Dr. John might fit the bill. Like Waits, a full-length album is going to be hit and miss stylistically.

Putumayo offers a number of blues collections. If there are no samples on Putumayo's website, you can find samples on Amazon. Putumayo doesn't include anything that isn't relatively kid-friendly in their compilations.
posted by tllaya at 1:52 AM on July 12, 2013

Best answer: Have you tried Fred McDowell? "John Henry," "Shake 'Em On Down," "When I lay my burden down."
posted by colfax at 3:01 AM on July 12, 2013 [1 favorite]

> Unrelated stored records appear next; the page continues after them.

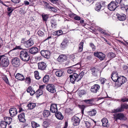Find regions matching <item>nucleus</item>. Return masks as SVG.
<instances>
[{
    "instance_id": "nucleus-4",
    "label": "nucleus",
    "mask_w": 128,
    "mask_h": 128,
    "mask_svg": "<svg viewBox=\"0 0 128 128\" xmlns=\"http://www.w3.org/2000/svg\"><path fill=\"white\" fill-rule=\"evenodd\" d=\"M9 62L8 58L5 55L0 56V63L1 66L6 67L8 66Z\"/></svg>"
},
{
    "instance_id": "nucleus-48",
    "label": "nucleus",
    "mask_w": 128,
    "mask_h": 128,
    "mask_svg": "<svg viewBox=\"0 0 128 128\" xmlns=\"http://www.w3.org/2000/svg\"><path fill=\"white\" fill-rule=\"evenodd\" d=\"M2 79L6 84H10L9 82L8 78L6 76H2Z\"/></svg>"
},
{
    "instance_id": "nucleus-47",
    "label": "nucleus",
    "mask_w": 128,
    "mask_h": 128,
    "mask_svg": "<svg viewBox=\"0 0 128 128\" xmlns=\"http://www.w3.org/2000/svg\"><path fill=\"white\" fill-rule=\"evenodd\" d=\"M51 26L52 27L56 28L57 25L56 22L55 20H52L50 21Z\"/></svg>"
},
{
    "instance_id": "nucleus-14",
    "label": "nucleus",
    "mask_w": 128,
    "mask_h": 128,
    "mask_svg": "<svg viewBox=\"0 0 128 128\" xmlns=\"http://www.w3.org/2000/svg\"><path fill=\"white\" fill-rule=\"evenodd\" d=\"M119 76L118 72L116 71H114L111 75V78L114 82H117Z\"/></svg>"
},
{
    "instance_id": "nucleus-51",
    "label": "nucleus",
    "mask_w": 128,
    "mask_h": 128,
    "mask_svg": "<svg viewBox=\"0 0 128 128\" xmlns=\"http://www.w3.org/2000/svg\"><path fill=\"white\" fill-rule=\"evenodd\" d=\"M50 124L49 122L47 121H44L42 124V126L44 128H46Z\"/></svg>"
},
{
    "instance_id": "nucleus-64",
    "label": "nucleus",
    "mask_w": 128,
    "mask_h": 128,
    "mask_svg": "<svg viewBox=\"0 0 128 128\" xmlns=\"http://www.w3.org/2000/svg\"><path fill=\"white\" fill-rule=\"evenodd\" d=\"M123 69L125 70L128 69V66L126 65H124L122 66Z\"/></svg>"
},
{
    "instance_id": "nucleus-50",
    "label": "nucleus",
    "mask_w": 128,
    "mask_h": 128,
    "mask_svg": "<svg viewBox=\"0 0 128 128\" xmlns=\"http://www.w3.org/2000/svg\"><path fill=\"white\" fill-rule=\"evenodd\" d=\"M99 30L100 32L102 34L105 35L106 36H108L109 35V34L108 33H107L106 32V31L103 30L102 29H99Z\"/></svg>"
},
{
    "instance_id": "nucleus-35",
    "label": "nucleus",
    "mask_w": 128,
    "mask_h": 128,
    "mask_svg": "<svg viewBox=\"0 0 128 128\" xmlns=\"http://www.w3.org/2000/svg\"><path fill=\"white\" fill-rule=\"evenodd\" d=\"M7 124L4 120H1L0 123V128H6Z\"/></svg>"
},
{
    "instance_id": "nucleus-36",
    "label": "nucleus",
    "mask_w": 128,
    "mask_h": 128,
    "mask_svg": "<svg viewBox=\"0 0 128 128\" xmlns=\"http://www.w3.org/2000/svg\"><path fill=\"white\" fill-rule=\"evenodd\" d=\"M116 56L115 54L112 52H110L108 54L107 56L110 58V59H111L114 58Z\"/></svg>"
},
{
    "instance_id": "nucleus-49",
    "label": "nucleus",
    "mask_w": 128,
    "mask_h": 128,
    "mask_svg": "<svg viewBox=\"0 0 128 128\" xmlns=\"http://www.w3.org/2000/svg\"><path fill=\"white\" fill-rule=\"evenodd\" d=\"M67 70V72L69 74H71L75 72L76 71V70L74 69V68H73L72 67Z\"/></svg>"
},
{
    "instance_id": "nucleus-39",
    "label": "nucleus",
    "mask_w": 128,
    "mask_h": 128,
    "mask_svg": "<svg viewBox=\"0 0 128 128\" xmlns=\"http://www.w3.org/2000/svg\"><path fill=\"white\" fill-rule=\"evenodd\" d=\"M14 9L13 8L8 7L7 8V10L8 12H7V15L9 16H10L11 14L13 11Z\"/></svg>"
},
{
    "instance_id": "nucleus-31",
    "label": "nucleus",
    "mask_w": 128,
    "mask_h": 128,
    "mask_svg": "<svg viewBox=\"0 0 128 128\" xmlns=\"http://www.w3.org/2000/svg\"><path fill=\"white\" fill-rule=\"evenodd\" d=\"M64 73V71L61 69L57 70L55 72L56 76L59 77L62 76Z\"/></svg>"
},
{
    "instance_id": "nucleus-1",
    "label": "nucleus",
    "mask_w": 128,
    "mask_h": 128,
    "mask_svg": "<svg viewBox=\"0 0 128 128\" xmlns=\"http://www.w3.org/2000/svg\"><path fill=\"white\" fill-rule=\"evenodd\" d=\"M84 73V72L82 71L78 74L76 73H74L70 75L69 77L70 82L74 84L75 81L78 82L83 77Z\"/></svg>"
},
{
    "instance_id": "nucleus-23",
    "label": "nucleus",
    "mask_w": 128,
    "mask_h": 128,
    "mask_svg": "<svg viewBox=\"0 0 128 128\" xmlns=\"http://www.w3.org/2000/svg\"><path fill=\"white\" fill-rule=\"evenodd\" d=\"M73 121V125L74 126H77L79 125L80 123V120L78 117L76 116H74L72 118Z\"/></svg>"
},
{
    "instance_id": "nucleus-21",
    "label": "nucleus",
    "mask_w": 128,
    "mask_h": 128,
    "mask_svg": "<svg viewBox=\"0 0 128 128\" xmlns=\"http://www.w3.org/2000/svg\"><path fill=\"white\" fill-rule=\"evenodd\" d=\"M9 48L12 50H14L18 49V47L16 46L15 44L13 42V40L10 41L8 43Z\"/></svg>"
},
{
    "instance_id": "nucleus-2",
    "label": "nucleus",
    "mask_w": 128,
    "mask_h": 128,
    "mask_svg": "<svg viewBox=\"0 0 128 128\" xmlns=\"http://www.w3.org/2000/svg\"><path fill=\"white\" fill-rule=\"evenodd\" d=\"M20 56L21 60L25 62L29 61L30 57L28 51L26 50H23L21 51Z\"/></svg>"
},
{
    "instance_id": "nucleus-17",
    "label": "nucleus",
    "mask_w": 128,
    "mask_h": 128,
    "mask_svg": "<svg viewBox=\"0 0 128 128\" xmlns=\"http://www.w3.org/2000/svg\"><path fill=\"white\" fill-rule=\"evenodd\" d=\"M41 55L44 58H48L50 55V52L49 50H42L40 52Z\"/></svg>"
},
{
    "instance_id": "nucleus-27",
    "label": "nucleus",
    "mask_w": 128,
    "mask_h": 128,
    "mask_svg": "<svg viewBox=\"0 0 128 128\" xmlns=\"http://www.w3.org/2000/svg\"><path fill=\"white\" fill-rule=\"evenodd\" d=\"M55 115L56 118L59 120H62L64 118L62 113L59 111H57L55 113Z\"/></svg>"
},
{
    "instance_id": "nucleus-7",
    "label": "nucleus",
    "mask_w": 128,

I would recommend two albums which my 7-year-old really enjoys (although if you're in any way a blues purist, you should completely disregard): Kid Koala - 12 Bit Blues, and Alan Lomax's Southern Journey Remixed by Tangle Eye.
Both involve re-workings of older blues stuff, done with great respect for the source material.
posted by subajestad at 3:48 PM on July 12, 2013

How did I miss this question?

My blues nut father had a lot of this music when I was growing up, and one of my favorite albums was Taj Mahal's double album Giant Step and De Old Folks At Home. The "old folks" part of the album was my particular favorite (I have a VERY clear memory of Dad making my Snoopy doll dance to one of the cuts on that album).